Maggin had the idea of playing on the ideas Moore had established in Supreme, especially in the 1950s. He proposed a 48-page one-shot called Seduction of the Innocent:
"It's Supreme and Fighting American and a lot of Alan Moore characters like Professor Night and the Fisherman and what was going on in the real world at that time. A major character is President Eisenhower. Some other minor characters are Bill Gaines, Jack Kirby, and [Red-baiting U.S. Senator] Joe McCarthy. It involves the Army-McCarthy hearings. I can't tell you what the story is about, but what it is really about is people with specific agendas imposing them upon the rest of the world in order to advance their own careers."
In Seduction of the Innocent, Maggin proposed that Supreme and the Fighting American find themselves the subjects of Congressional hearings, much as comic books were investigated in the real world by Senator Estes Kefauver of Tennessee. The comic, of course, takes its name from the book of the same name, written by Dr. Frederick Wertham in the early '50s. Wertham's book purported to expose sexual overtones hidden in the comics of the day and claimed comics could and did cause children to become juvenile delinquents. The book led to Senator Kefauver's hearings, and it was these hearings that led to the creation of the Comics Code Authority, which set strict and often abusrd guidelines about what was and was not acceptable content for comics, which Moore's Swamp Thing was one of the first DC comics to take off of their cover.
"[Kefauver] was the guy that caused a lot of my friends to spend about ten years among the walking wounded. Kefauver brought up this comic thing in order to get the [Democratic Party's] Vice Presidential nomination in '56, and this was a major tool in what he perceived to be his elevation in the world," Maggin says. "The way to there was to screw up the careers of a lot of guys. And in the course of doing that, these [politicians] don't know what they are doing. They don't know what they're playing with, the lives they're screwing around with."
Maggin loved what Moore was doing in recreating a history for the Awesome heroes.

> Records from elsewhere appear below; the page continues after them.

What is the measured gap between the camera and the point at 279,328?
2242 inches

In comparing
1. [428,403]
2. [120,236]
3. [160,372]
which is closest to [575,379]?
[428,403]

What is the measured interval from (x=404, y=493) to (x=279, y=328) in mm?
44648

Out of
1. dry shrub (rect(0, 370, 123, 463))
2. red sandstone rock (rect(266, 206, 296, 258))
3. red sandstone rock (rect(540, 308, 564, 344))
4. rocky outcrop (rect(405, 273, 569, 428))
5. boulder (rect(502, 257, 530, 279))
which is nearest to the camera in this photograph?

"A friend of mine who is a hot writer now with a larger company is saying things like, I wish this company wouldn't behave as if it didn't have a history. And what Awesome is doing is creating their history. They're doing it retroactively every day. They're unloading the backstory. And giving the public a chance to noodle around with history."
Maggin also was working on a series called SWAT! which got a preview in the back of Fighting American: Rules of the Game #2. It's essentially Kickass before Kickass. Here's how Maggin explained it:
"Bruce Wayne without the fortune. It's about the idea that you can be a superhero by training hard and being smart and going to the hardware store and buying lots of cool, cheap stuff. It was created by Dan Fraga. He did a five-page promo on the idea and I said, geez, this could be really good. And Dan said, I want to work with a writer. So I said, okay, I can do that.

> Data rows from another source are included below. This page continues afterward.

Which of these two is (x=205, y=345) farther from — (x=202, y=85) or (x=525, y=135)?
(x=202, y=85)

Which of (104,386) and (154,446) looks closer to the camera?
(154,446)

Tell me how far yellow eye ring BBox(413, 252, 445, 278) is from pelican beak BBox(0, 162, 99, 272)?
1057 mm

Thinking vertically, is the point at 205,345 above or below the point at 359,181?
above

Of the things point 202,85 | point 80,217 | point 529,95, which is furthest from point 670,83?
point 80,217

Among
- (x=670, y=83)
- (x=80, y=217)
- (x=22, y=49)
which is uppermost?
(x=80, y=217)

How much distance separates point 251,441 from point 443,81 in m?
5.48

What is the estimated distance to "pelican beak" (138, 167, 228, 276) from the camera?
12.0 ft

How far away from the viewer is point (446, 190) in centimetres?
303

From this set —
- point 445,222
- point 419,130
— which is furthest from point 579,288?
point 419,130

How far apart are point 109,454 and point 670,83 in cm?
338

"It's about this 14 year old kid who has this mad crush on the head cheerleader, who is a head taller than he is, and his SAT scores are through the roof. And she's got this notion that she is in the world to do good in it. And that's what it is, these two kids that have decided that they are going to save the world. Or at least their little corner of it. And they do some good stuff. They never get screwed up, because their hearts are pure. There's nothing wrong with them. They're like the Nineties' Billy Batson."
You can read the promo below. Nothing came of SWAT! or Seduction of the Innocent, as they were swallowed up in the Awesome financial crisis of early 1998.